══ RECORDS TO USE

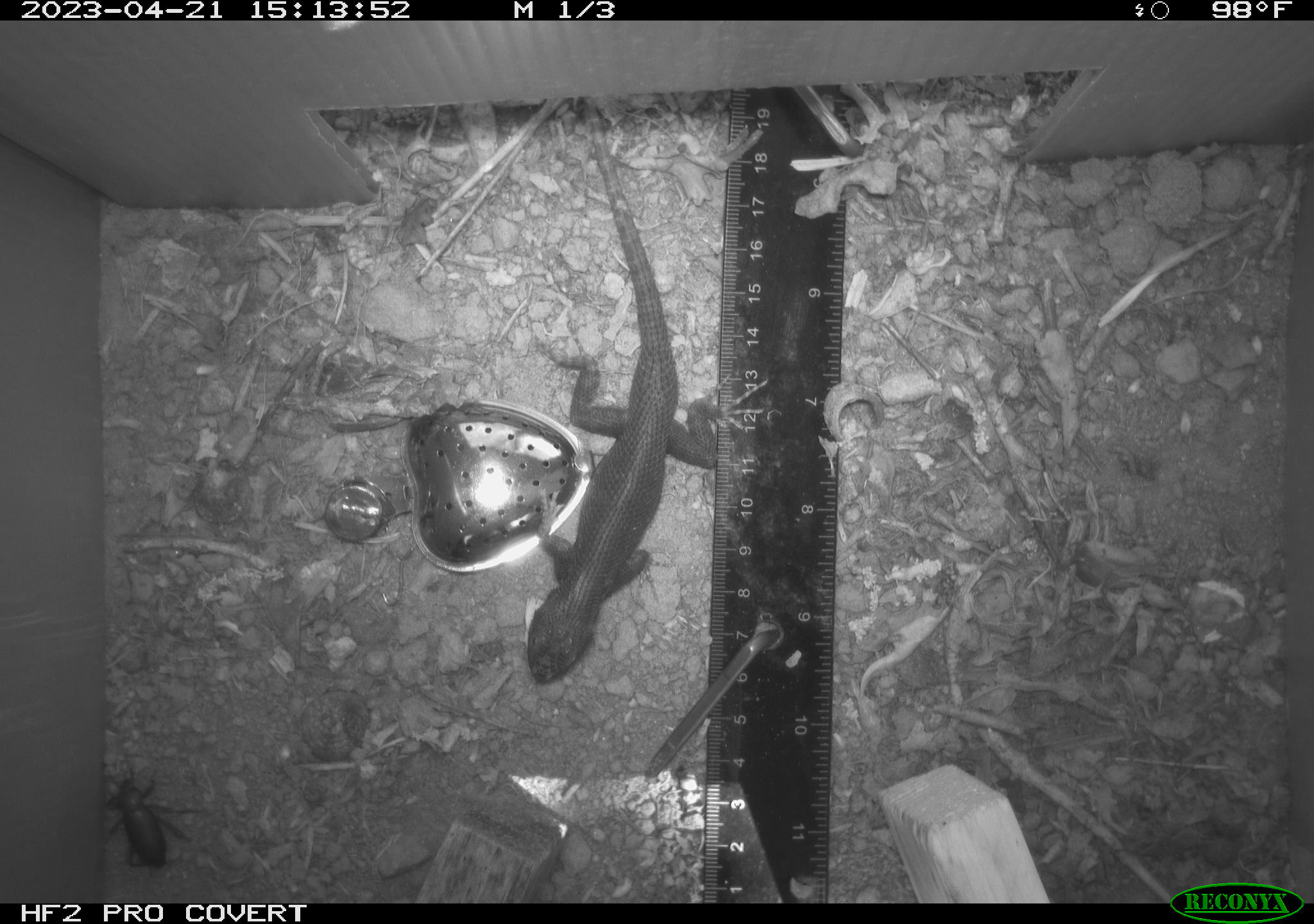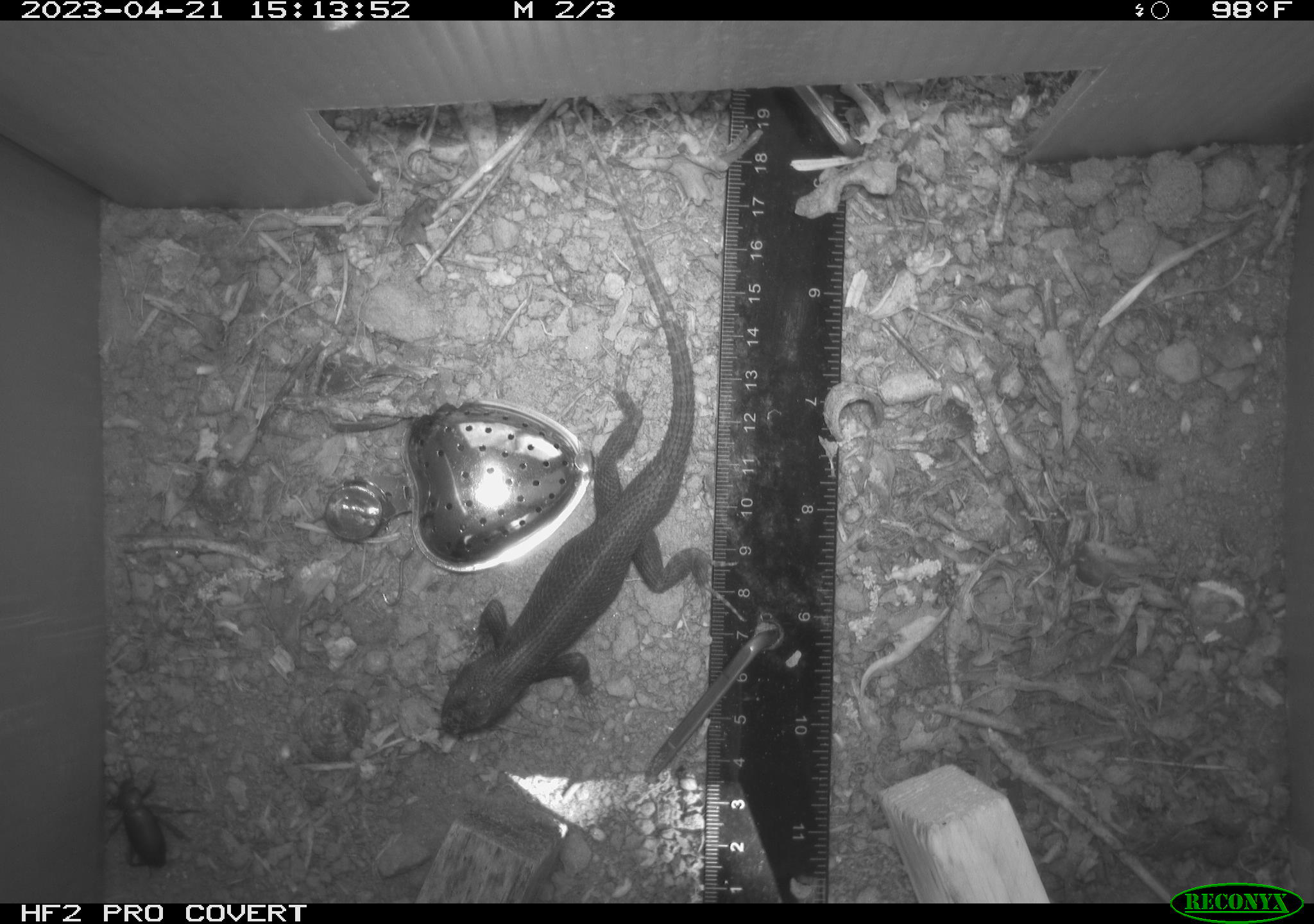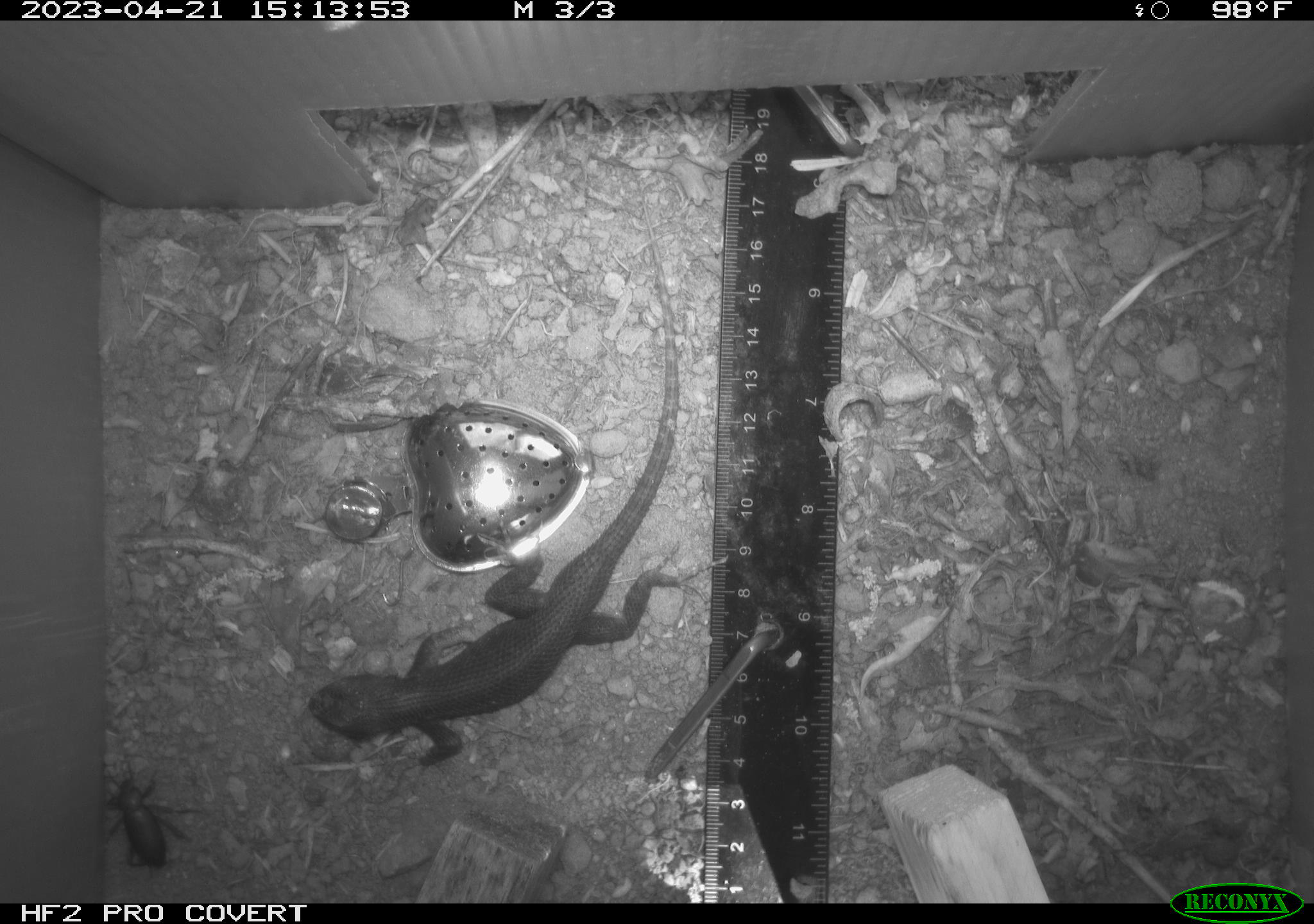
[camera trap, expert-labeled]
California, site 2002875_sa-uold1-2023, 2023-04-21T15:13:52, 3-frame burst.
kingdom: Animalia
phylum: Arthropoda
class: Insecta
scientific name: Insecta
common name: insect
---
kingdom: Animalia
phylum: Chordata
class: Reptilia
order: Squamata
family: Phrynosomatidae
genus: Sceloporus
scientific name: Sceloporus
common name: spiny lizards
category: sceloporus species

════
══ RECORDS TO USE

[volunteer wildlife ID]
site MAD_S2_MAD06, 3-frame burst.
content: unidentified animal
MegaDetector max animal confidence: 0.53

════

**YOUR INSTRUCTIONS**
Within the listing above, each line containing "frame" is counted once; report the total and nothing else.

**COMPLETED EXERCISE**
2